The National Institute of Clinical Excellence (NICE) has recently approved the ‘Sleepio’ app as an effective treatment for insomnia. NICE is an ‘arms-length’ body that independently reviews the evidence for various medical treatments and then issues guidelines on managing and treating different clinical conditions. NICE guidance is generally accepted as best practice in the UK and globally. Clinicians need to explain if they choose to deviate from its guidance, so NICE approval is a real badge of approval for a digital app.

Sleepio uses AI to develop tailored cognitive behavioural treatment (CBT) programmes for individuals suffering from insomnia. It’s web-based and is available on mobile apps.

The current best practice for insomnia is to initially offer advice on good sleep hygiene, such as developing a sleep routine, not overheating your bedroom, and minimising alcohol and caffeine before bed. If these fail to resolve the insomnia, doctors usually prescribe a short 3-7 day course of a hypnotic such as Zopiclone. The problem with this type of drug though is that it can lead to dependence on the drug and continuing poor sleep if taken regularly.

It is now recognised that the gold standard is CBT, but this is very difficult to access on the NHS. For £45 per individual, Sleepio provides online CBT tailored to your insomnia. It’s been tested in 12 randomised controlled studies and was found to be better than the routine advice or medication (It’s probably similar to face-to-face CBT in its effectiveness).

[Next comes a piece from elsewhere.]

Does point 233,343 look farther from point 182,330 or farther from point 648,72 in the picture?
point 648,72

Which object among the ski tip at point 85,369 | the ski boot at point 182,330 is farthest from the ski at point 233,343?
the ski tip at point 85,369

The app provides a six-week self-help programme with interactive CBT sessions. The session focuses on ‘flushing out’ those thoughts, behaviours, and feelings which lead to insomnia and helping the individual manage them.

This is a great example where tech is now working as a main-line medical treatment.

Gene therapy and its impact on rare and fatal childhood diseases  

Let’s stay on the subject of new developments and briefly touch on an article in last week’s New Scientist concerning gene therapy. The article reports on several genetic conditions in children that used to be fatal and how gene therapy is now starting to give hope to these challenging conditions.

It reports on how a team at the University of California, Los Angeles, Kohn and his colleagues, are testing out a gene therapy for a rare condition, leukocyte adhesion deficiency type-1 (LAD-1).

This is generally a fatal condition leading to death within two- years. This is because a certain type of immune cell called leukocytes cannot travel around the body to where they are needed, for example, at the site of an infection or injury. This leads to what would typically be simple skin or lung infections becoming chronic. The only current treatment is a stem cell transplant, which is not without considerable risk.

The team are trialling replacing the defective genes with normal versions. These are into the child’s DNA using a virus that has been modified not to cause harm, just to work as a transport vehicle for the new DNA.

Nine children have received the gene therapy since 2021 and so far, none of them has developed chronic skin or lung infections; they are all leading normal lives. It is too early to celebrate yet as many years of study need to be done to ensure there are no unintended consequences; however, this looks pretty miraculous. And this is just one of many such approaches. There’s no doubt that gene therapy is starting to significantly impact these rare and fatal childhood diseases.

The views expressed in the blog are my own personal views and are not intended as medical advice.